**Письменное задание A:** Найдите в приведенных ниже записях все строки, содержащие строку «JSON», и выпишите каждую из них полностью.
..............................
Достаточно вспомнить сон Натальи о козле, который затем становится страшным действительным событием в ее жизни. Герои живут в гибельно-притягательной атмосфере, в которой границы сна и яви стираются: «Думы так незаметно перешли однажды в сон, что совершенно явственно увидела она предвечернее время знойного, пыльного, тревожно-ветреного дня» (3, 170). Ю. Мальцев справедливо замечает, что «зыбкость и таинственность (неясность, непроявленность. – Н. П.) изображаемой суходольской жизни усугубляется также частыми переходами в иное, онейрическое измерение: повесть полна “страшными и милыми снами” – это еще один голос в многоголосии, ибо <…> во сне “я” подменяется неким безличным субъектом, им становится сама стихия снящейся сюрреальности»[101]. Это тоже способ «освобождения» от времени – уход, погружение в сон, но он уже предваряет уход в небытие, в смерть, это как бы «позволение», «разрешение» смерти все активнее, «успешнее» захватывать пространство жизни. (Здесь напрашивается аналогия с «Обломовым».) Можно даже сказать, что в «Суходоле» побеждает эстетика длящегося погружения, перехода в иную реальность, эстетика «длящегося умирания». Неслучайно М. Горький время сравнивал эту бунинскую вещь с «заупокойной литургией»[102].
Наряду с темным, столь многозначно и сокровенно сопряженным с Суходольским миром, определяющим для этого мира в представлении автора становится и мотив глухого.
Самое первое непосредственное впечатление повествователя от Суходола отмечено символической семантикой, связанной с этим понятием: «И глубокая тишина вечера, степи, глухой Руси царила надо всем» (3, 140). Думается, смысл словосочетания «глухая Русь», которое во многом определяет смысл всего этого «венчающего» бунинского суждения-образа, может быть прочитан с учетом спектра значений, включающихся здесь в определение «глухой», поэтому вновь обратимся к словарю В. И. Даля. В нем указывается два значения слова «глухой»: «лишенный способности слышать» и «без выходу, непроходной, заделанный накрепко, герметический», а также близкого ему этимологически слова «глушь» – «глухое место, то есть заросшее, запущенное, необработанное, или нежилое, безлюдное, малолюдное; или застойное, непроезжее»[103]. Здесь же приводится серия очень ярких, «говорящих» пояснений: «Глухой смысл – темный, непонятный. <…> Глухой хлеб, посев – заглохший от сорных трав, заглушенный. <…> Глухое место, город-пустырь, захолустье, безлюдье, где нет ни тору, ни езды. <…> Глухой переулок – из которого нет выходу. <…> Глухая пора – когда все тихо и безлюдно, нет движения, работы. <…> Глухая исповедь – при которой больной, лишенный языка, словами отвечать не может. <…> Глухая дверь – фальшивая, сделанная только для виду»[104]. Глухая Русь?..
..............................
**Письменное задание B:** Верните дословно отрывок текста о бунинском «Суходоле», начиная с «Наряду с темным, столь» и далее до «и мотив глухого.» включительно.

**Записи набора данных:**
..............................
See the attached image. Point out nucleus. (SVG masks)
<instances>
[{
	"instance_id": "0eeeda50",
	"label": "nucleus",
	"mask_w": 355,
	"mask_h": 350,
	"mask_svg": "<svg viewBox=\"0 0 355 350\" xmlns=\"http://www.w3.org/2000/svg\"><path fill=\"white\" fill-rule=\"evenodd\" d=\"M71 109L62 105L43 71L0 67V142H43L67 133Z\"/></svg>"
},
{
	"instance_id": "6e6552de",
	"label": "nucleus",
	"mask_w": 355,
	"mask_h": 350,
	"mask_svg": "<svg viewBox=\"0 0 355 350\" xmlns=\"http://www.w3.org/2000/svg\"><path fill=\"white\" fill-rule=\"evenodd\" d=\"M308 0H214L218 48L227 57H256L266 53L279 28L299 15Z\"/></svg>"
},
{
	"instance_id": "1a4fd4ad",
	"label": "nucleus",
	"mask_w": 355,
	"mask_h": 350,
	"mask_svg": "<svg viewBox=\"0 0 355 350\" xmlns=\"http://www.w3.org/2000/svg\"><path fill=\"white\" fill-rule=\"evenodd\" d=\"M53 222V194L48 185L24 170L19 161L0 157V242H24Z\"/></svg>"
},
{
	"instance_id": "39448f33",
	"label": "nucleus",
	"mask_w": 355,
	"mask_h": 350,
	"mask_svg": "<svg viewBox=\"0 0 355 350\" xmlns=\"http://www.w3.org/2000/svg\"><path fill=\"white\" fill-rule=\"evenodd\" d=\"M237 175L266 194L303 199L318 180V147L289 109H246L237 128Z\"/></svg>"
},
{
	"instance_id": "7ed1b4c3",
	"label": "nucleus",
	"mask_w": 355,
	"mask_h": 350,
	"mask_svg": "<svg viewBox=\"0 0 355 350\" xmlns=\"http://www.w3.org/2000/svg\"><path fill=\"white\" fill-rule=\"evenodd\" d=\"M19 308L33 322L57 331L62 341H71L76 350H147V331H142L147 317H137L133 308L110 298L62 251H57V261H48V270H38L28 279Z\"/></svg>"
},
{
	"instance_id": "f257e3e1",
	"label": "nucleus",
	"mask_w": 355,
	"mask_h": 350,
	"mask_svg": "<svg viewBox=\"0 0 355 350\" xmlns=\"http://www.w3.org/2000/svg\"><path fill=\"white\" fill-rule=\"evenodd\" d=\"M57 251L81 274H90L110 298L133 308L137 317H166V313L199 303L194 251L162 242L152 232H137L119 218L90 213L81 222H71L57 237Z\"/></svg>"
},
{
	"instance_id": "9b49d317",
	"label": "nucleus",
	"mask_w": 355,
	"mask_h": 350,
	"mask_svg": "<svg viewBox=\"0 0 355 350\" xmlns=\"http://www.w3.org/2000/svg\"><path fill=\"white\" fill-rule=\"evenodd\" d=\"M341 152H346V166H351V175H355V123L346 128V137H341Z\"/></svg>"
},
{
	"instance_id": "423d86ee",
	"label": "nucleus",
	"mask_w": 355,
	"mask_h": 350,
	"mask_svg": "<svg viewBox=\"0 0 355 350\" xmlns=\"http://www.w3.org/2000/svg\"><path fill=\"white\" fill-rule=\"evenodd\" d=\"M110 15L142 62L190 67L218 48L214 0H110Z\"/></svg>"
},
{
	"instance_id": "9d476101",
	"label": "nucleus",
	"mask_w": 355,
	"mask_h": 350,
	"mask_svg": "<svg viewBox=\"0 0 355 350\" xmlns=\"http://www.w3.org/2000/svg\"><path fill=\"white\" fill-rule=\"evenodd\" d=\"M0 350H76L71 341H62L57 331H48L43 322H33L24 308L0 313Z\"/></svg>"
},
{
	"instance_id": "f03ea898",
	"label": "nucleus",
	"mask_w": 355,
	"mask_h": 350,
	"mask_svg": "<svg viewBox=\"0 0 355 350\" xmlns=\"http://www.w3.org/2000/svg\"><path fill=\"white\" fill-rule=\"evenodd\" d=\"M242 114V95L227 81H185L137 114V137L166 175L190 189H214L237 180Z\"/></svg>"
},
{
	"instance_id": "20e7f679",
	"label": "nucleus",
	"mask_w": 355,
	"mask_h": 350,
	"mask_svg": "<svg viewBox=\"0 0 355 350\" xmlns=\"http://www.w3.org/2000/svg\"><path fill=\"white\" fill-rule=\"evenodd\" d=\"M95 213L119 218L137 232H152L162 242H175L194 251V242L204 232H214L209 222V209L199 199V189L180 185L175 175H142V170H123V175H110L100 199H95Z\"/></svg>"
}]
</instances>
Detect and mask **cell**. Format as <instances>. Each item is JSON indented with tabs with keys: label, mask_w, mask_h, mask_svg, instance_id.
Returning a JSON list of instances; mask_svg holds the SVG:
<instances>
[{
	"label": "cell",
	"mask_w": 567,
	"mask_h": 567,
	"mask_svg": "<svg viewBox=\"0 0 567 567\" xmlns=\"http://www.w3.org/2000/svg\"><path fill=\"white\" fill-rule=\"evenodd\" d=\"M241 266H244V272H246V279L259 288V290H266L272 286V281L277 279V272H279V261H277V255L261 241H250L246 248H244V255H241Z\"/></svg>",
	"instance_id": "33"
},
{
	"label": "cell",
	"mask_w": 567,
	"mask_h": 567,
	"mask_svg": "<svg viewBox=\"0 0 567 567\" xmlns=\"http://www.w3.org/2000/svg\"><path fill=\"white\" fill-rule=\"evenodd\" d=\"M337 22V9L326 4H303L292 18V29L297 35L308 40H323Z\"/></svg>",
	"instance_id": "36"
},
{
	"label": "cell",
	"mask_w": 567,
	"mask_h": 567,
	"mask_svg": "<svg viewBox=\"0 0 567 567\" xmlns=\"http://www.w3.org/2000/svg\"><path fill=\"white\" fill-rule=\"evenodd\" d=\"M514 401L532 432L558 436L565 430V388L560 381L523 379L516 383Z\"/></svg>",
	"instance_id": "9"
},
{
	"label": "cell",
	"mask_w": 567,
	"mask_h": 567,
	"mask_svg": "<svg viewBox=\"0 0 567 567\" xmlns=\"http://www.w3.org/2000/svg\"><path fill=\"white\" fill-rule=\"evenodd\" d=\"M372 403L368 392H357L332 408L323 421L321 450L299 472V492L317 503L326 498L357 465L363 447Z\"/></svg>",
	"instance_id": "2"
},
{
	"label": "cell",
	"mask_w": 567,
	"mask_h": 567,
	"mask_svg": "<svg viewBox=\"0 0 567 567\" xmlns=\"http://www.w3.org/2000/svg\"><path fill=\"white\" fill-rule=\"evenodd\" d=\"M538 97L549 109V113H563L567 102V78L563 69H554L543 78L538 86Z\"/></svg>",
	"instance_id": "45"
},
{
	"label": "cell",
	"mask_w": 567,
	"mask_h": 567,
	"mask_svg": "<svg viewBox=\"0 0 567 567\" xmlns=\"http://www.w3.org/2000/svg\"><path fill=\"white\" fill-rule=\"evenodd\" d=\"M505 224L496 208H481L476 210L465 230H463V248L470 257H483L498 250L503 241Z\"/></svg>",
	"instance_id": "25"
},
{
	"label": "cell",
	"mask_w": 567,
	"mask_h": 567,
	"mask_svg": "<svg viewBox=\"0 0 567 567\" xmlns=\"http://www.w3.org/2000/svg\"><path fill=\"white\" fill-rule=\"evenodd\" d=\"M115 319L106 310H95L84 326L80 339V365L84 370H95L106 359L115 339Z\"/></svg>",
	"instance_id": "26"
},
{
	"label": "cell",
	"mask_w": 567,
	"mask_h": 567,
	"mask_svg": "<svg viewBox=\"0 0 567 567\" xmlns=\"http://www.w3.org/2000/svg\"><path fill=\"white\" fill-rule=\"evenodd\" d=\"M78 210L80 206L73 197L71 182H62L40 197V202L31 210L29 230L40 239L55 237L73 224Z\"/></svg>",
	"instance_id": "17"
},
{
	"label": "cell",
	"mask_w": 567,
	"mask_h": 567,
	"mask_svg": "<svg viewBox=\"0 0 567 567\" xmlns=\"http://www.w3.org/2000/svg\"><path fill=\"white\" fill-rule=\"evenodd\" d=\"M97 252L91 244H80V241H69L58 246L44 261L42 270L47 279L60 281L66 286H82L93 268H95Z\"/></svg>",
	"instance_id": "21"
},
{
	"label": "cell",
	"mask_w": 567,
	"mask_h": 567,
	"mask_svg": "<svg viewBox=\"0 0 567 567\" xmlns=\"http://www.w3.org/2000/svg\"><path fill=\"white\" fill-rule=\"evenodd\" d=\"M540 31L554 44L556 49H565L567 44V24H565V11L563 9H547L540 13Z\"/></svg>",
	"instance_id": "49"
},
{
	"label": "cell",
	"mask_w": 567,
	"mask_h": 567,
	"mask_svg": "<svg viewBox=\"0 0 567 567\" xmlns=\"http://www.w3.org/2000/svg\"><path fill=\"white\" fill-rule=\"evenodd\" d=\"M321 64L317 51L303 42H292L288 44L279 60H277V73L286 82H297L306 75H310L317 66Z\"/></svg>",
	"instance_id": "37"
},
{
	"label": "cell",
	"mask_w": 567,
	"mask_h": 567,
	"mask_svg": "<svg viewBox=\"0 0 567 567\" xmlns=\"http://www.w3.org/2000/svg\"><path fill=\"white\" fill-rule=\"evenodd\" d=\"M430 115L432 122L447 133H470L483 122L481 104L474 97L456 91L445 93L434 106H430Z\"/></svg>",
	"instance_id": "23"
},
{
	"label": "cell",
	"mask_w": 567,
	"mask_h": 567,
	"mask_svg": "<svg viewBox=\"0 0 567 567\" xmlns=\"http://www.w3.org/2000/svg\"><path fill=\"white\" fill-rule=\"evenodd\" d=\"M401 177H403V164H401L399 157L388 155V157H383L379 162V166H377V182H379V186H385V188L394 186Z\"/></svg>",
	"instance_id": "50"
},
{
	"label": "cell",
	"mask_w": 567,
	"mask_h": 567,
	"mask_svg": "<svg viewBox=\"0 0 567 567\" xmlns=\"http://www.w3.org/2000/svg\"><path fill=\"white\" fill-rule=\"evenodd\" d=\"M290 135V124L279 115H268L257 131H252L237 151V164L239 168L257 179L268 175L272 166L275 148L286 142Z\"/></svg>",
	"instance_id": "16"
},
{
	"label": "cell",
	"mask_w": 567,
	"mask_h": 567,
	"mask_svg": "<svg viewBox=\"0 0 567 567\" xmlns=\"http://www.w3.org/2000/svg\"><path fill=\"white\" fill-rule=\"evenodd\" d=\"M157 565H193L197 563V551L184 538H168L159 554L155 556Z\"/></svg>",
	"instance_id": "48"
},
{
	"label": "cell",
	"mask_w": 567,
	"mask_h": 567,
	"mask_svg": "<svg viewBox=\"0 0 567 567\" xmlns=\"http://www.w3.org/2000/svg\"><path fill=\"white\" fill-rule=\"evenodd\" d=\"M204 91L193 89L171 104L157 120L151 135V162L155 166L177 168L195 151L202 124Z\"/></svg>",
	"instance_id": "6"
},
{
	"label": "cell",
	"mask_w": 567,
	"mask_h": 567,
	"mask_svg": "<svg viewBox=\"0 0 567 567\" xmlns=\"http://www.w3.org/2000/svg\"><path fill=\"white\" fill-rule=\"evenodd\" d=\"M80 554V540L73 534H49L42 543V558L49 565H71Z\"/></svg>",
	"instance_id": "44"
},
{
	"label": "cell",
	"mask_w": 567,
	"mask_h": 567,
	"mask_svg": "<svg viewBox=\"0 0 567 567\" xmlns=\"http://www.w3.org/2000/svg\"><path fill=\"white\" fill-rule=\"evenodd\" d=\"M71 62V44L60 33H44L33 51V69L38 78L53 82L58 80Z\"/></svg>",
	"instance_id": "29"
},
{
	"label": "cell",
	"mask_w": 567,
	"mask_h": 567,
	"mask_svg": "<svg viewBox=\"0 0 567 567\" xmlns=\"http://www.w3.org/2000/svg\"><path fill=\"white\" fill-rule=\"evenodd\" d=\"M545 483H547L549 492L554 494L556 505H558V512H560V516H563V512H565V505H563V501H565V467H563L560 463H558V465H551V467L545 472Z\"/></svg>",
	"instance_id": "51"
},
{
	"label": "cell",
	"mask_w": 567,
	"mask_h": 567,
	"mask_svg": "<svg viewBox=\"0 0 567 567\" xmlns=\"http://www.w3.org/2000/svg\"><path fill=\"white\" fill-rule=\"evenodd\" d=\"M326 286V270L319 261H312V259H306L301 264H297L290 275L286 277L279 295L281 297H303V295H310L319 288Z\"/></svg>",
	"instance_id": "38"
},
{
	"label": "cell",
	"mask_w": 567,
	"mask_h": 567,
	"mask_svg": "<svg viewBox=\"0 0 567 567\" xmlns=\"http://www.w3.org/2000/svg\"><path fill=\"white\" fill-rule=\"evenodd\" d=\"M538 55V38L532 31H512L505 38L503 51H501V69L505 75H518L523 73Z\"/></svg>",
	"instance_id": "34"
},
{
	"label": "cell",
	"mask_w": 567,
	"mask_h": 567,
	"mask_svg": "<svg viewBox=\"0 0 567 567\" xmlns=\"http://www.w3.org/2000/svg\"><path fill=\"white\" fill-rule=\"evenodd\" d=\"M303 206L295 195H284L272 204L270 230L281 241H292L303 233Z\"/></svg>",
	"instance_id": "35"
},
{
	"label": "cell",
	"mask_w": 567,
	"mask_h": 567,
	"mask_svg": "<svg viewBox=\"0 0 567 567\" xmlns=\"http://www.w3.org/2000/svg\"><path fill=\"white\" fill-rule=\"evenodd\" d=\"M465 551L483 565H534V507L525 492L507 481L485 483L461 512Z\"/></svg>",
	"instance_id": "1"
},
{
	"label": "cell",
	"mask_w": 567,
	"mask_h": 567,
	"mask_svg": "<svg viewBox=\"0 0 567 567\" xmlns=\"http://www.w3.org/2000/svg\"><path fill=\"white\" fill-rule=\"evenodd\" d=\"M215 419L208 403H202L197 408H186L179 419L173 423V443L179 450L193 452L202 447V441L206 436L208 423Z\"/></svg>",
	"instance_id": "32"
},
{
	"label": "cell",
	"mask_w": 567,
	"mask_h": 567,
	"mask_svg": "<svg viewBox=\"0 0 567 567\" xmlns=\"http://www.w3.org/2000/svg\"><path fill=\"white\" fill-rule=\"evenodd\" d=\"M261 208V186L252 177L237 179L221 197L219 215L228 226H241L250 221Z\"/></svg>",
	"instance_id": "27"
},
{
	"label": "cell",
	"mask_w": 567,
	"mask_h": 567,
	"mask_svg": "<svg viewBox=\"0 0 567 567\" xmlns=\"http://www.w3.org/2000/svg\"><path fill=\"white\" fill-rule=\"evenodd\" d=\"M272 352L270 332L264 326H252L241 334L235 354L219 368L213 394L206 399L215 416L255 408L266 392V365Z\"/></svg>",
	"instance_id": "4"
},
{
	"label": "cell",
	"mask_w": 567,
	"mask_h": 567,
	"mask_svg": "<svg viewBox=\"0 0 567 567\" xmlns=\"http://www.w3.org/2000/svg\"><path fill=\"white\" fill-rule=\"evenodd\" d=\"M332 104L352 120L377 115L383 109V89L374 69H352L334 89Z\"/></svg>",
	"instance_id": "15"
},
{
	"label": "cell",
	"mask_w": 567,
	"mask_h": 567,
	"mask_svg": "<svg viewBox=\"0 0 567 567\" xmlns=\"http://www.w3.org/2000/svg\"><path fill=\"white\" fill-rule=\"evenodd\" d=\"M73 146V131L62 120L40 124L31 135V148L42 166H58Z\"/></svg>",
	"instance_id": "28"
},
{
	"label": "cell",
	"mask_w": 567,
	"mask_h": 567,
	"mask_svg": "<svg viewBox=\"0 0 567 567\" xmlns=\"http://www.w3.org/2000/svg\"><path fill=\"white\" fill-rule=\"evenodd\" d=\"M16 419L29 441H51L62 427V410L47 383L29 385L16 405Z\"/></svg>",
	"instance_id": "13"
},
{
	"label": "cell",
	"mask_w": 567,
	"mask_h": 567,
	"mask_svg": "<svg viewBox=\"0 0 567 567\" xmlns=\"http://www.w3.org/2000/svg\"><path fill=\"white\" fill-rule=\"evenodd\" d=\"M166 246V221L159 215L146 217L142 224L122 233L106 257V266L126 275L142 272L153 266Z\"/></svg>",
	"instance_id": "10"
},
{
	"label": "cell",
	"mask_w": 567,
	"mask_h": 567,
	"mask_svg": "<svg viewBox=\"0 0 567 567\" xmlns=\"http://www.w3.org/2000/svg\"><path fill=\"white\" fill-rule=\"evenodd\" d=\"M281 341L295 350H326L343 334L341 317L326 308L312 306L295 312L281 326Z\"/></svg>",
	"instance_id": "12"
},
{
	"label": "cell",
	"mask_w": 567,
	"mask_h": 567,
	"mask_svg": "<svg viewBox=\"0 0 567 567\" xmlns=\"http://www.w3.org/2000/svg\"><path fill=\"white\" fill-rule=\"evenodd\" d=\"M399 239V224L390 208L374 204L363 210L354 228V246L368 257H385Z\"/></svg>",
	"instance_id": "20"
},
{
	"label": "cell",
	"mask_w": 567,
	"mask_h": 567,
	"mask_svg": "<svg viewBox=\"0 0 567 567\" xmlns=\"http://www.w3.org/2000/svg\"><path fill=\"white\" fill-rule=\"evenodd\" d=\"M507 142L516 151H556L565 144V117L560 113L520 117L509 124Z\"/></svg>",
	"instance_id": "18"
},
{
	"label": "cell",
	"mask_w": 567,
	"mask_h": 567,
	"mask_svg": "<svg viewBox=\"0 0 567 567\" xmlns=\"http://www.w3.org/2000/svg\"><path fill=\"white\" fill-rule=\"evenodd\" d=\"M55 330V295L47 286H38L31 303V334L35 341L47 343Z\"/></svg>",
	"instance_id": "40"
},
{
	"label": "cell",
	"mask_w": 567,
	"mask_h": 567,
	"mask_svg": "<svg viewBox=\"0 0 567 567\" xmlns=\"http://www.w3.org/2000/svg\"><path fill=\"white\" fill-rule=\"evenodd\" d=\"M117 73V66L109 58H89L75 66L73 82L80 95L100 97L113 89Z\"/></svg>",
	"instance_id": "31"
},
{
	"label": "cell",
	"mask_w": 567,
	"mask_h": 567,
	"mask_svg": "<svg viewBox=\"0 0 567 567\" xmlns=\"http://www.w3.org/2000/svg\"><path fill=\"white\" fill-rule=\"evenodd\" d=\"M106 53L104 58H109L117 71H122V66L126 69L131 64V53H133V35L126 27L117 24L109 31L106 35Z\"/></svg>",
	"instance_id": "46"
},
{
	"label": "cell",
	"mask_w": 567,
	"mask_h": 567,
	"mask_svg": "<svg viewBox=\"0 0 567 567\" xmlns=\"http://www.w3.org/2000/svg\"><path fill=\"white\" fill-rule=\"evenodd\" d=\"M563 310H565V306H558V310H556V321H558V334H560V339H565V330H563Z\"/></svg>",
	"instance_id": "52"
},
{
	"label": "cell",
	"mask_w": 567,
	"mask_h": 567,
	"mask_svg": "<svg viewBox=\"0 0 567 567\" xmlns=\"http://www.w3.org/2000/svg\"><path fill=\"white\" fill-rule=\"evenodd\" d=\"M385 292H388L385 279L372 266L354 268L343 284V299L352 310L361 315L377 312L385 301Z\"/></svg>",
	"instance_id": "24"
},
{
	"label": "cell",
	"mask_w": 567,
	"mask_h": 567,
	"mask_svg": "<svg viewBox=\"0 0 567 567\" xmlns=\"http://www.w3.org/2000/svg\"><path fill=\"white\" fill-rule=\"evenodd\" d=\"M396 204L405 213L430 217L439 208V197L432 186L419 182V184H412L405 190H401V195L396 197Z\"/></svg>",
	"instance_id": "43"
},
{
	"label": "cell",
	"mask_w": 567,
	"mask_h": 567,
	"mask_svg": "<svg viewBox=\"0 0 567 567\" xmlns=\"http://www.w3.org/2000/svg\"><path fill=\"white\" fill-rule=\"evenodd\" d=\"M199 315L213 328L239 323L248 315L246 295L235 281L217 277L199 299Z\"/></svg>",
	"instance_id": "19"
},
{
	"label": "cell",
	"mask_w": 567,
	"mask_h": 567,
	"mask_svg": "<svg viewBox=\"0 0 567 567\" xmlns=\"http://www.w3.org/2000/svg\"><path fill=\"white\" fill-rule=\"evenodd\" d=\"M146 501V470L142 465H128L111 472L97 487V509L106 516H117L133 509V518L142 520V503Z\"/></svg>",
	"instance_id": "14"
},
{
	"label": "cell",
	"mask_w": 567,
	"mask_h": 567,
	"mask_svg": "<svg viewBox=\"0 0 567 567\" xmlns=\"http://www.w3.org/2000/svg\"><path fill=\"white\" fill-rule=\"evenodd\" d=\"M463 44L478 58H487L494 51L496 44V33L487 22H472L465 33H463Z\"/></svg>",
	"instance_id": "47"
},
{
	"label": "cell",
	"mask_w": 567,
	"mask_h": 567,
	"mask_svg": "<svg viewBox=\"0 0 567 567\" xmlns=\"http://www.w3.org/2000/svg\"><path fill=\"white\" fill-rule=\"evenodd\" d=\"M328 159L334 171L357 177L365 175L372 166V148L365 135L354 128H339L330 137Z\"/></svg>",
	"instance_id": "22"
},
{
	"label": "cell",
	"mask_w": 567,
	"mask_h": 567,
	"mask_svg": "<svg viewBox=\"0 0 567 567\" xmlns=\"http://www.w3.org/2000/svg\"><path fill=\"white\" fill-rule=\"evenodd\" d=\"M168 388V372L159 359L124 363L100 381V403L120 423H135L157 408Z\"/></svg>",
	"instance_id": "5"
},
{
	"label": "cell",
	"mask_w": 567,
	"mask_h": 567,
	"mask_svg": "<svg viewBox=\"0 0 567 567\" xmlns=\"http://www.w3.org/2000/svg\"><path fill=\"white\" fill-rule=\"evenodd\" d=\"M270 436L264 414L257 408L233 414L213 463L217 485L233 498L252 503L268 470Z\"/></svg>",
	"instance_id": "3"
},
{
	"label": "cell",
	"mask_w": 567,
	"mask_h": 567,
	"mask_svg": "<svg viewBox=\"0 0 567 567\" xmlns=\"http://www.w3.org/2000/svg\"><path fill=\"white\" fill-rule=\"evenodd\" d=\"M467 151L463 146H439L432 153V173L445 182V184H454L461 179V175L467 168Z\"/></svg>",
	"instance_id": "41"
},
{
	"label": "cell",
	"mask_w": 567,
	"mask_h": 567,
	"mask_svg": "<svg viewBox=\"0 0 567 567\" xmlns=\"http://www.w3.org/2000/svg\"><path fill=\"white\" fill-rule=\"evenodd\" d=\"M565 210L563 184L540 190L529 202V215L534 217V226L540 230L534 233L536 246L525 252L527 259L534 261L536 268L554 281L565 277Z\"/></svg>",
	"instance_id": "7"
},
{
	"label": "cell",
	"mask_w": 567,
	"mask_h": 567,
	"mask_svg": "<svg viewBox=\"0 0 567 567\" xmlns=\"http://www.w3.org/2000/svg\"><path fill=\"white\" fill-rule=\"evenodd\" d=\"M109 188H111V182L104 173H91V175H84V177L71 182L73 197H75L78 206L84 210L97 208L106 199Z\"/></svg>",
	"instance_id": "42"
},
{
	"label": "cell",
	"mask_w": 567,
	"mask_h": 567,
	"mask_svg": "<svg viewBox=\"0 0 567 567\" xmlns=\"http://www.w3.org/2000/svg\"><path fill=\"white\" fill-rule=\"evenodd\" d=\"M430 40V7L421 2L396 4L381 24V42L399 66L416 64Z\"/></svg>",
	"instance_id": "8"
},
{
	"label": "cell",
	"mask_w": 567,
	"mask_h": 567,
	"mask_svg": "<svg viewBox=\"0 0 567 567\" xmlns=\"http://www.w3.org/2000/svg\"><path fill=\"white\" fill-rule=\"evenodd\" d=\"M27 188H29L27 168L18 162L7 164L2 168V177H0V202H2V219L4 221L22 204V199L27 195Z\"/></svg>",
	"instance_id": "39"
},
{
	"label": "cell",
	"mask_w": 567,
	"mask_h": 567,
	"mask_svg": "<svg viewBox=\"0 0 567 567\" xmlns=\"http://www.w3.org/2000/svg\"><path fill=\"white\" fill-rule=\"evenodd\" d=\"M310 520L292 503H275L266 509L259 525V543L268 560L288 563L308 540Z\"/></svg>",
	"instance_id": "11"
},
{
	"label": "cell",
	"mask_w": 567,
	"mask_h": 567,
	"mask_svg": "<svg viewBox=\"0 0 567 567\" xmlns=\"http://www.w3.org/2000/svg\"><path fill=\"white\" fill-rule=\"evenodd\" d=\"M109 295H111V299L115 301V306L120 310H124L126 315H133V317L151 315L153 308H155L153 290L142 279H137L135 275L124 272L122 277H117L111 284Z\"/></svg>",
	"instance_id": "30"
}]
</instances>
..............................
**Результат упражнения A:**
Detect and mask **cell**. Format as <instances>. Each item is JSON indented with tabs with keys: label, mask_w, mask_h, mask_svg, instance_id.
Returning a JSON list of instances; mask_svg holds the SVG:

**Результат упражнения B:**
Наряду с темным, столь многозначно и сокровенно сопряженным с Суходольским миром, определяющим для этого мира в представлении автора становится и мотив глухого.